MET DEZE INFORMATIE
**a.** Beantwoord met de tekst over internationale steun hieronder deze vragen:
(i) Hoeveel Iraanse en internationale mensenrechtenorganisaties en -groepen gaven de gezamenlijke verklaring uit?
(ii) Op welke datum werd die verklaring vrijgegeven?
(iii) In welke mensenrechtenorganisatie is Elisabetta Zamparutti een leidende figuur?
**b.** Hervat de tekst over internationale steun aan de campagne "Nee tegen Executie-dinsdag" na de laatste zin die hieronder staat.

GEËXTRAHEERDE TEKST
★ ★ ★ ★
Internationale steun

Achtenzestig Iraanse en internationale mensenrechtenorganisaties en -groepen hebben een gezamenlijke verklaring uitgegeven waarin ze hun steun en solidariteit betuigen met de campagne “Nee tegen Executie-dinsdag”.Ze riepen de internationale gemeenschap op om deze protestbeweging te steunen.

De verklaring, die op 27 augustus werd vrijgegeven, veroordeelde het klerikale regime voor het gebruik van de doodstraf als een instrument van politieke onderdrukking en benadrukte dat executies worden uitgevoerd door rechtbanken die zich niet houden aan elementaire wettelijke normen.

Daarnaast heeft Elisabetta Zamparutti, een voormalig Italiaans parlementslid en een leidende figuur in de mensenrechtenorganisatie Hands Off Cain, haar steun betuigd aan de campagne. Op 19 augustus kondigde ze aan dat ze vanaf dinsdag samen met gevangenen in Iraanse gevangenissen mee zal doen aan de hongerstaking.
★ ★ ★ ★
AANGELEVERDE REGELS
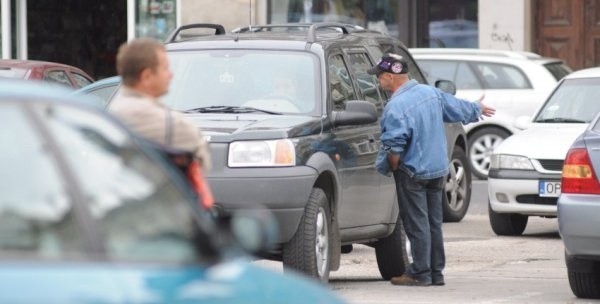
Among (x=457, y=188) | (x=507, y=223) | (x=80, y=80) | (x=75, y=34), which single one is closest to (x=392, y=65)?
(x=507, y=223)

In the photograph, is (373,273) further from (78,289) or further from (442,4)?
(442,4)

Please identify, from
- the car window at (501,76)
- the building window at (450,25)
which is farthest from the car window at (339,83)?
the building window at (450,25)

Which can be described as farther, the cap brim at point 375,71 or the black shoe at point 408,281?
the black shoe at point 408,281

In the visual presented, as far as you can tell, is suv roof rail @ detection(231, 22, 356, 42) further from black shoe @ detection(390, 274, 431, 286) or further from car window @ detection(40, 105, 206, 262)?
car window @ detection(40, 105, 206, 262)

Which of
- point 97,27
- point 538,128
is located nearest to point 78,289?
point 538,128

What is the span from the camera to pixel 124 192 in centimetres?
436

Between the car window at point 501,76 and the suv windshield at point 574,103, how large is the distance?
17.2 ft

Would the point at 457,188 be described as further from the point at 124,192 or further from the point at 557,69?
the point at 124,192

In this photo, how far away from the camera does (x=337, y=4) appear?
24906 mm

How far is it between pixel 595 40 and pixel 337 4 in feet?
13.3

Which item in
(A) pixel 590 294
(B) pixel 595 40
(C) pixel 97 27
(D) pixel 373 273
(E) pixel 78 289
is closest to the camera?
(E) pixel 78 289

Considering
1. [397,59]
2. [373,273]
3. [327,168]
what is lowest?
[373,273]

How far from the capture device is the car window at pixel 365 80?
Result: 1174 centimetres

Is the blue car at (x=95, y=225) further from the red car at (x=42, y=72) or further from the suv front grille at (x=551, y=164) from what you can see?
the red car at (x=42, y=72)
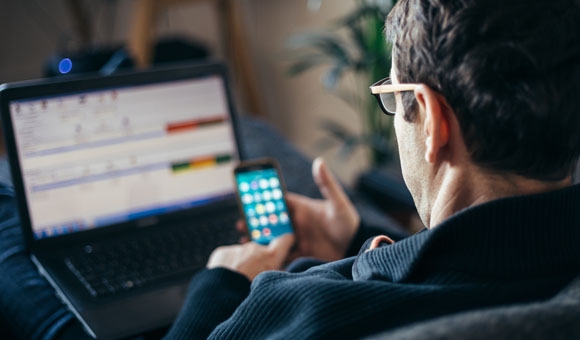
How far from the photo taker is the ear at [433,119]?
596 mm

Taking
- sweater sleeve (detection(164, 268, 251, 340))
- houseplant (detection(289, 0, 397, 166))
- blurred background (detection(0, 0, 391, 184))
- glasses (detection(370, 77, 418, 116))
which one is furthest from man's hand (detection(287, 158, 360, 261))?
blurred background (detection(0, 0, 391, 184))

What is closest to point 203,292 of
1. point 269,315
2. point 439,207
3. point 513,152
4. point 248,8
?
point 269,315

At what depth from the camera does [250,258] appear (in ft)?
3.24

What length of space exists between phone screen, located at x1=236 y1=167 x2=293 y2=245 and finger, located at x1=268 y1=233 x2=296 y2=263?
1.4 inches

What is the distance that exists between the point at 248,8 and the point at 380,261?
3.21 metres

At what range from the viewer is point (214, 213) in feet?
4.12

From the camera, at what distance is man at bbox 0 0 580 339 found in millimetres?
551

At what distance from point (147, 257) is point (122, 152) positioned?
0.76ft

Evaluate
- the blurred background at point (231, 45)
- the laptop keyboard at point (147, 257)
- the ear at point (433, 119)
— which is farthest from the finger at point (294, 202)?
the blurred background at point (231, 45)

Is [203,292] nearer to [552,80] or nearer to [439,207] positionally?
[439,207]

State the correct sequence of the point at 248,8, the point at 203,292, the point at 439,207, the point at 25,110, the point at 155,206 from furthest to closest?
the point at 248,8, the point at 155,206, the point at 25,110, the point at 203,292, the point at 439,207

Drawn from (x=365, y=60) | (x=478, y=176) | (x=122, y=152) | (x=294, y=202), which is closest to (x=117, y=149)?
(x=122, y=152)

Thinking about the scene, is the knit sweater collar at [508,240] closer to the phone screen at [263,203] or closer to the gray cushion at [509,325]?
the gray cushion at [509,325]

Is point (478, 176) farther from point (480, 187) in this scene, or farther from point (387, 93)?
point (387, 93)
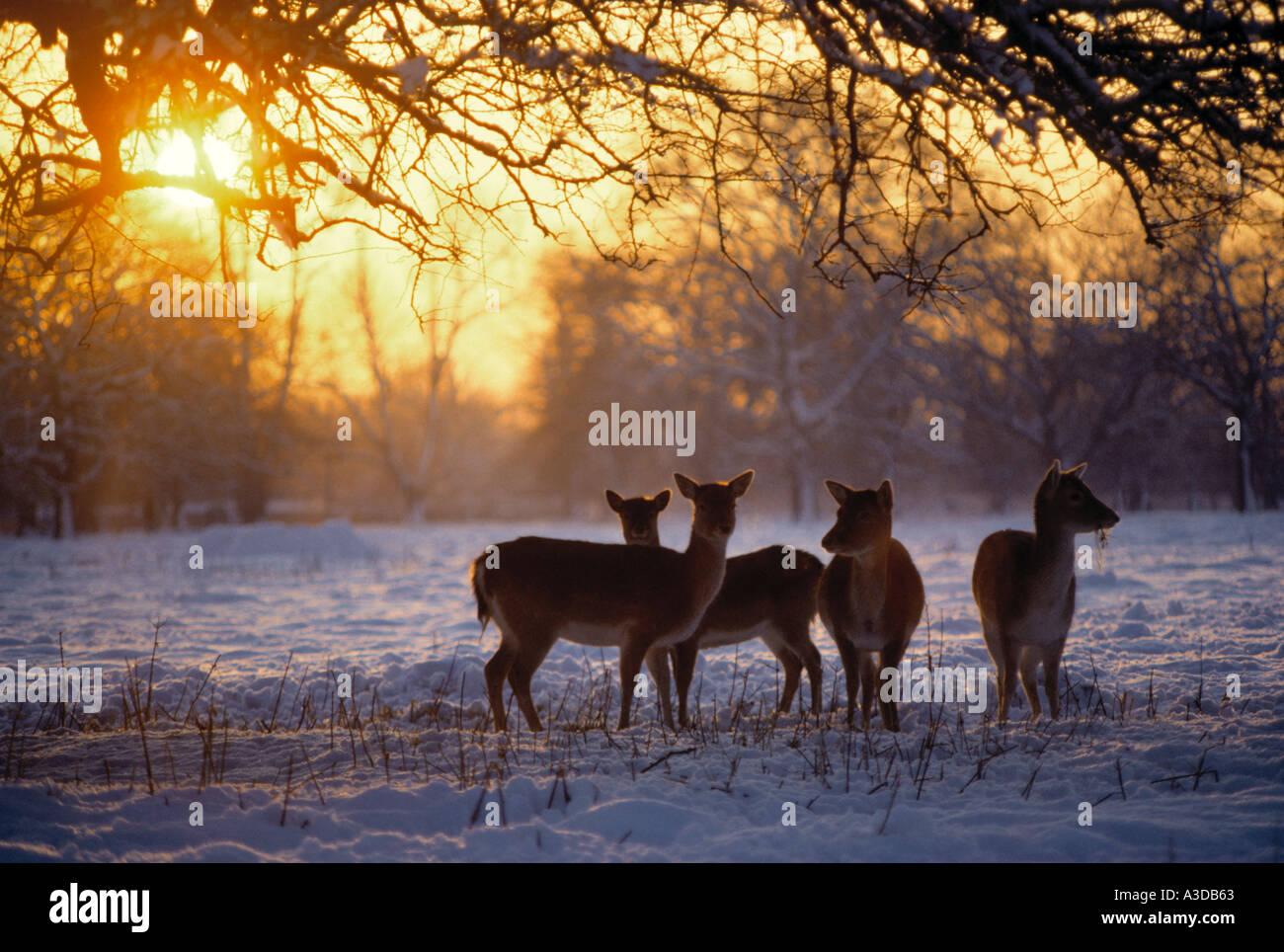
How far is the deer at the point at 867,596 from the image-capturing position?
734 centimetres

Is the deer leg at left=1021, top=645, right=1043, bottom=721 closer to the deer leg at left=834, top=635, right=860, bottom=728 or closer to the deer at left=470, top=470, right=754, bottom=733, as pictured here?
the deer leg at left=834, top=635, right=860, bottom=728

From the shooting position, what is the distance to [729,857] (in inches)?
173

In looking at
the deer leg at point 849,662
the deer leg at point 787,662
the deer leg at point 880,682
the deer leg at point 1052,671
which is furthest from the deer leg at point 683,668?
the deer leg at point 1052,671

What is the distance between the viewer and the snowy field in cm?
455

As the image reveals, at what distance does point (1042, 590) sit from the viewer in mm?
7414

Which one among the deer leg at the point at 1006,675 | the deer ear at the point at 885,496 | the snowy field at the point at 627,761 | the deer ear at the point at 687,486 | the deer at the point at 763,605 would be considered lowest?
the snowy field at the point at 627,761

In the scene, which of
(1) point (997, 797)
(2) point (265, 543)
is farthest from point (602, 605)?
(2) point (265, 543)

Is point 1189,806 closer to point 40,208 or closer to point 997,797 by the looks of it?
point 997,797

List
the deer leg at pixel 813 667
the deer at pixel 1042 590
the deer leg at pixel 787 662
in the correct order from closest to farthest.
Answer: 1. the deer at pixel 1042 590
2. the deer leg at pixel 813 667
3. the deer leg at pixel 787 662

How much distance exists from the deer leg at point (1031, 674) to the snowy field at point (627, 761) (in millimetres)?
412

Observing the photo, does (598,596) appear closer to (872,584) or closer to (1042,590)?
(872,584)

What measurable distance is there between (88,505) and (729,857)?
118 ft

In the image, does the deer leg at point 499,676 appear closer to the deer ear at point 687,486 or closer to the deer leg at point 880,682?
the deer ear at point 687,486

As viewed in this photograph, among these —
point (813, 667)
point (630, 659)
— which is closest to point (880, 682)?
point (813, 667)
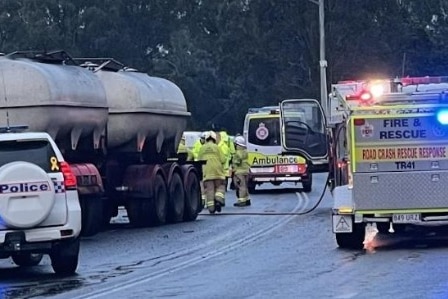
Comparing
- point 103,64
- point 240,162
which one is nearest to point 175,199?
point 103,64

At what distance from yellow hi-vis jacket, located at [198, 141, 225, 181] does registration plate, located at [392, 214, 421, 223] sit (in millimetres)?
9950

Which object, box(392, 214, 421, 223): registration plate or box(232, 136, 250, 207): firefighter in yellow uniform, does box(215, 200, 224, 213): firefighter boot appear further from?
box(392, 214, 421, 223): registration plate

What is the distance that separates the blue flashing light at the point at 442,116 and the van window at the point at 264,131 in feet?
59.2

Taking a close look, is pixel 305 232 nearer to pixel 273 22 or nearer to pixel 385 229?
pixel 385 229

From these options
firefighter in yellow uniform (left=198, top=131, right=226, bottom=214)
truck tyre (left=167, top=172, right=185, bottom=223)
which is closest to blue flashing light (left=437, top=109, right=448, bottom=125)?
truck tyre (left=167, top=172, right=185, bottom=223)

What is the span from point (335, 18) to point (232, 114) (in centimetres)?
1248

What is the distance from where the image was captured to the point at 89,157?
76.5ft

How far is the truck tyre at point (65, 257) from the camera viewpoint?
15.4 m

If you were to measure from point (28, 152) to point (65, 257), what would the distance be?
4.46ft

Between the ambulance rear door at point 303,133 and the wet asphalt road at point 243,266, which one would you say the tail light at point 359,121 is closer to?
the wet asphalt road at point 243,266

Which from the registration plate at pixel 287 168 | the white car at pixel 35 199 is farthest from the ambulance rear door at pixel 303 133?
the white car at pixel 35 199

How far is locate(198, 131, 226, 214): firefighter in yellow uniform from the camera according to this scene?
89.1ft

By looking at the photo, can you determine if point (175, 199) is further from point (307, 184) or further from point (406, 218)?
point (307, 184)

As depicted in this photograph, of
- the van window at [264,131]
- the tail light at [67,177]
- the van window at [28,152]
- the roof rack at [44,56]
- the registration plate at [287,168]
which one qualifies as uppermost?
the roof rack at [44,56]
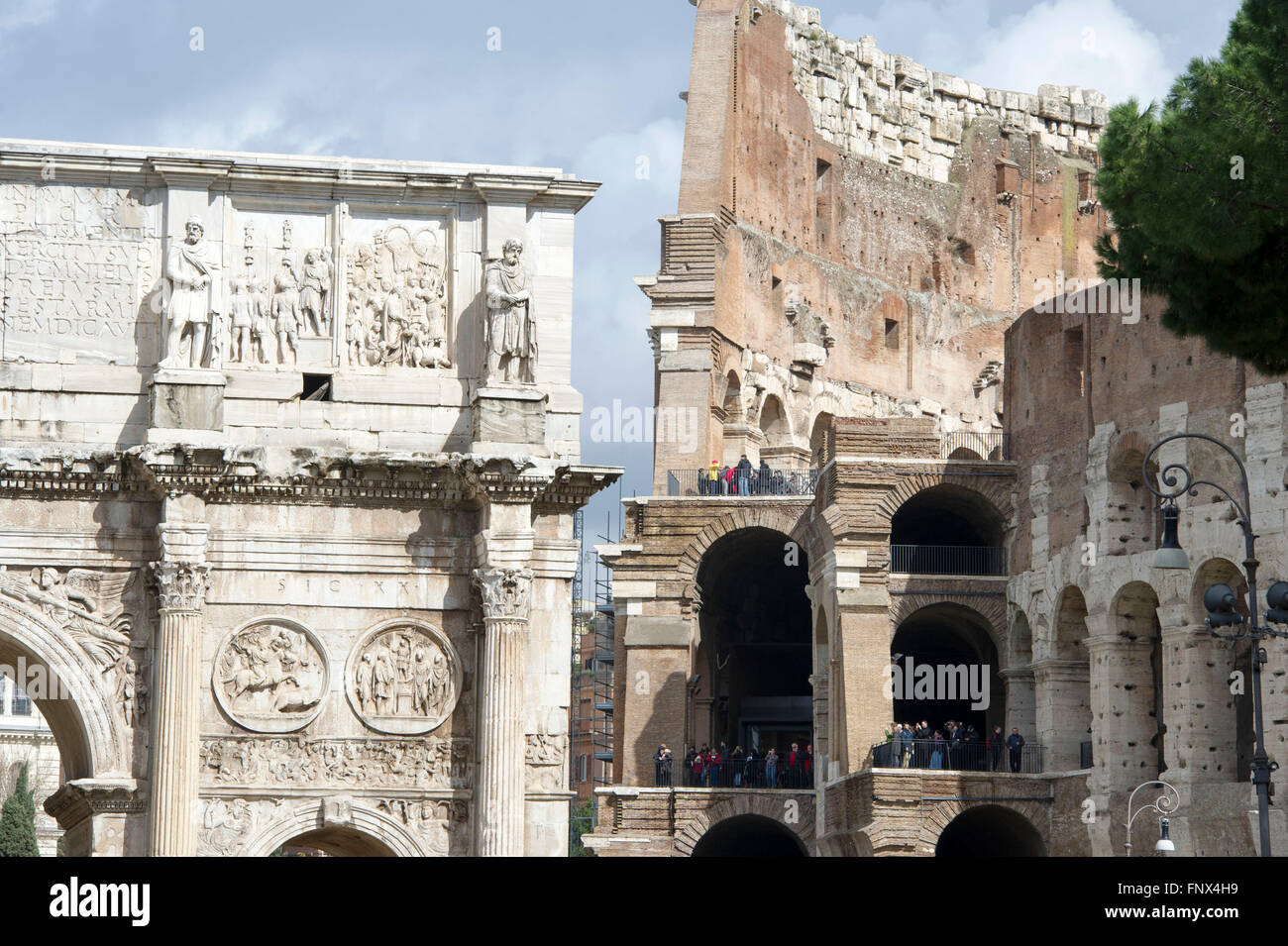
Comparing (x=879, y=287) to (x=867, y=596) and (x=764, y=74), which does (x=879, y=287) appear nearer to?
(x=764, y=74)

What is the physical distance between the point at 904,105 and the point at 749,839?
25.6m

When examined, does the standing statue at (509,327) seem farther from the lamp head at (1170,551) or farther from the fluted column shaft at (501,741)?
the lamp head at (1170,551)

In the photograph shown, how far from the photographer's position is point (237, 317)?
2517cm

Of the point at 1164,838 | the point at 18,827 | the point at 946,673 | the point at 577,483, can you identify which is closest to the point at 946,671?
the point at 946,673

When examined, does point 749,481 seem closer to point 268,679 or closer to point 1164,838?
point 1164,838

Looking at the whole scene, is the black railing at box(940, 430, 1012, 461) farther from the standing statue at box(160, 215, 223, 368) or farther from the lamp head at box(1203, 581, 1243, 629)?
the standing statue at box(160, 215, 223, 368)

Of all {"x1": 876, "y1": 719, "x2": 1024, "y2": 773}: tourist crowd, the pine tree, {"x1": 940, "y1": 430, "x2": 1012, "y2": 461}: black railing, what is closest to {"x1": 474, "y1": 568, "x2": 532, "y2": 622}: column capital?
{"x1": 876, "y1": 719, "x2": 1024, "y2": 773}: tourist crowd

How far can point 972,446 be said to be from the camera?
6494 centimetres

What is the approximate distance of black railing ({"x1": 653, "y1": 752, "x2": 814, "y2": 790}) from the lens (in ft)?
162

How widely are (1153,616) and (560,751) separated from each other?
22.1 metres

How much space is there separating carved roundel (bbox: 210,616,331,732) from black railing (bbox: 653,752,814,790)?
25.2 metres

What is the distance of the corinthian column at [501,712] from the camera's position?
24.1m

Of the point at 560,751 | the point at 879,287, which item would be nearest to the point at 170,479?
the point at 560,751
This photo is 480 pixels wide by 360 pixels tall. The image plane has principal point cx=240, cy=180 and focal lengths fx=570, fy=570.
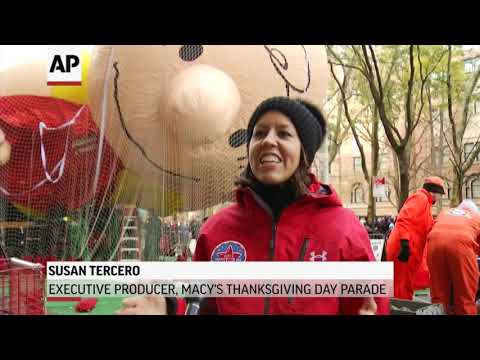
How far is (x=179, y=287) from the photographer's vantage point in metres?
2.90

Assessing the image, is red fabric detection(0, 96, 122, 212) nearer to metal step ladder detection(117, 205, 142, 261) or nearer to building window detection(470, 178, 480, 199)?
metal step ladder detection(117, 205, 142, 261)

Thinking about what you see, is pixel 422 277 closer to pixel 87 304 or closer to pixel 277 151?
pixel 277 151

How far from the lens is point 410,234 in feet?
10.3

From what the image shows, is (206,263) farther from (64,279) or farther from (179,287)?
(64,279)

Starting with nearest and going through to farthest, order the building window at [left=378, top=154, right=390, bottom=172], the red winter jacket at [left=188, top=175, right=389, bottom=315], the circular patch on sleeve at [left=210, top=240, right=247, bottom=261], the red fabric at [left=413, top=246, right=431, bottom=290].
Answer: the red winter jacket at [left=188, top=175, right=389, bottom=315], the circular patch on sleeve at [left=210, top=240, right=247, bottom=261], the building window at [left=378, top=154, right=390, bottom=172], the red fabric at [left=413, top=246, right=431, bottom=290]

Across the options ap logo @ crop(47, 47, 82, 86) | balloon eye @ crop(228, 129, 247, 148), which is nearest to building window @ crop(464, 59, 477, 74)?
balloon eye @ crop(228, 129, 247, 148)

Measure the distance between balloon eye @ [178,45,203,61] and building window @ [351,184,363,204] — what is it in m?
1.05

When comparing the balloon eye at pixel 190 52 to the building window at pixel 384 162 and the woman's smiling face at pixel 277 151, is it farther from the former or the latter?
the building window at pixel 384 162

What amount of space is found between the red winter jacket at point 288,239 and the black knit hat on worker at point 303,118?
198mm

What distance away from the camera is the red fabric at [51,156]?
3.05 metres

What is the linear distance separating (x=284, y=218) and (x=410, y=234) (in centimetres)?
87

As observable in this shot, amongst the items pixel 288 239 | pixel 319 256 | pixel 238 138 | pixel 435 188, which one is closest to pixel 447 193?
pixel 435 188

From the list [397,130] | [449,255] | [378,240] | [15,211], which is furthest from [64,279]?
[449,255]

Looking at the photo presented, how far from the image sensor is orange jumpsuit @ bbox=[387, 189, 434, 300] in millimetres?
2945
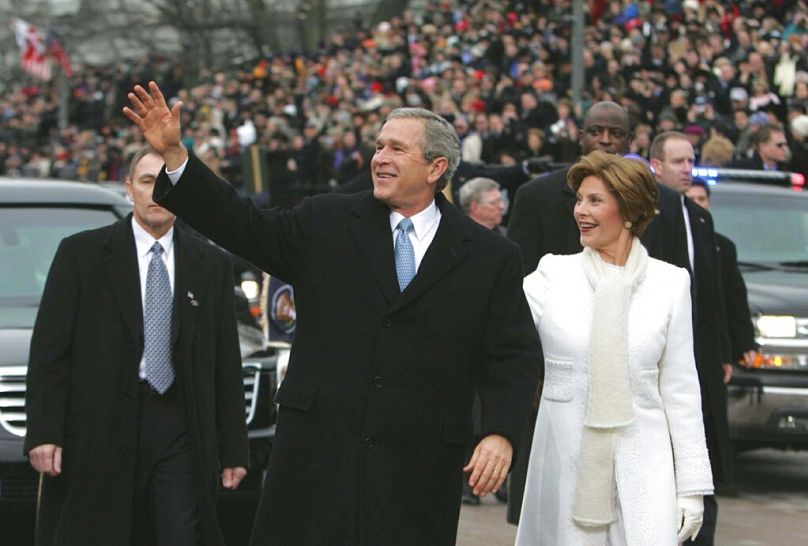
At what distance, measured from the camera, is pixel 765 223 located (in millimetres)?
12875

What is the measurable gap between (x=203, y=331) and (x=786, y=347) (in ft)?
17.9

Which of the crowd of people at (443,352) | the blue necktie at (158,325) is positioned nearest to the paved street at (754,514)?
the crowd of people at (443,352)

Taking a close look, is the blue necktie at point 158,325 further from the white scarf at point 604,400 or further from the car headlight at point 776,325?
the car headlight at point 776,325

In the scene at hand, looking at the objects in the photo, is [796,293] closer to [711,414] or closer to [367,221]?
[711,414]

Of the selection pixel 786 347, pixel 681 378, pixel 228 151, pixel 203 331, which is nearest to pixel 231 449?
pixel 203 331

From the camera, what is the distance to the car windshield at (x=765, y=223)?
12.7 m

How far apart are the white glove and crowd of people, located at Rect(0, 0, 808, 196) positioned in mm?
8451

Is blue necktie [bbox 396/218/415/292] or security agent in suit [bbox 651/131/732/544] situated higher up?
blue necktie [bbox 396/218/415/292]

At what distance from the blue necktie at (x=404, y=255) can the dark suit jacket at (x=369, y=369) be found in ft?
0.15

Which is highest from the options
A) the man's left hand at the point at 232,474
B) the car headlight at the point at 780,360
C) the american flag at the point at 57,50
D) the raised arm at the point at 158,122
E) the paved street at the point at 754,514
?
Answer: the american flag at the point at 57,50

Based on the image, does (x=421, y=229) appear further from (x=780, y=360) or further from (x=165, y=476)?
(x=780, y=360)

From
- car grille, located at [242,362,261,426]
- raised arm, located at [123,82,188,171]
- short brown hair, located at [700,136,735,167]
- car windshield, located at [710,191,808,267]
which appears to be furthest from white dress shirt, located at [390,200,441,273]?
short brown hair, located at [700,136,735,167]

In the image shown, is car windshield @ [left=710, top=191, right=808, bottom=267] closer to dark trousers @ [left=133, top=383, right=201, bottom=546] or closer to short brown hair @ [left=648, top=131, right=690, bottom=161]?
short brown hair @ [left=648, top=131, right=690, bottom=161]

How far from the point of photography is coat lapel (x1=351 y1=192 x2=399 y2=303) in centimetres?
538
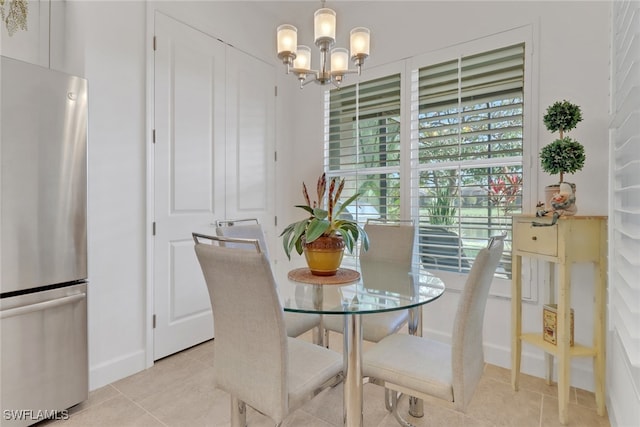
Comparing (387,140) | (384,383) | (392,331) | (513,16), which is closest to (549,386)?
(392,331)

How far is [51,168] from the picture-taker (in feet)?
5.34

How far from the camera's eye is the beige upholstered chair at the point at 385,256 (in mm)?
1829

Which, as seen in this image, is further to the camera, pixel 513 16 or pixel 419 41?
pixel 419 41

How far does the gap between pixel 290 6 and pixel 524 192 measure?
8.53ft

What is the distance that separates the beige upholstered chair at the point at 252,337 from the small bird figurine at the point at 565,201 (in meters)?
1.53

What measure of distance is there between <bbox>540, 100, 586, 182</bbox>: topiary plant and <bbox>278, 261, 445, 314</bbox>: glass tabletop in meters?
0.94

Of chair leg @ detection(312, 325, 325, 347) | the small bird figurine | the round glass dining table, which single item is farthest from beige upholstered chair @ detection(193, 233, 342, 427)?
the small bird figurine

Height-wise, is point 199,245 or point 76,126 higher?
point 76,126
★ ★ ★ ★
UW ANTWOORDEN
**a.**
(i) Achtenzestig.
(ii) Op 27 augustus.
(iii) Hands Off Cain.

**b.**
In haar posts op Facebook en Instagram schreef Zamparutti: “In Iran nemen de executies voortdurend en dramatisch toe. Het regime blijft onder controle van de Opperste Leider en het veranderen van president verandert niets aan deze situatie. Daarom zal ik vanaf volgende week dinsdag elke dinsdag samen met de gevangenen deelnemen aan de hongerstaking om te protesteren tegen deze executies.”

Internationale campagne tegen de doodstraf in Iran

Op zaterdag 28 augustus werd tijdens een internationale conferentie in Parijs de campagne ‘Nee tegen de doodstraf’ aangekondigd: “In het licht van een regime van executies en bloedbaden roepen we iedereen opnieuw op om de campagne tegen executies uit te breiden. We dringen er bij de deelnemers van deze conferentie en alle mensenrechtenactivisten op aan om actief deel te nemen aan de grote campagne ‘Nee tegen de doodstraf’.”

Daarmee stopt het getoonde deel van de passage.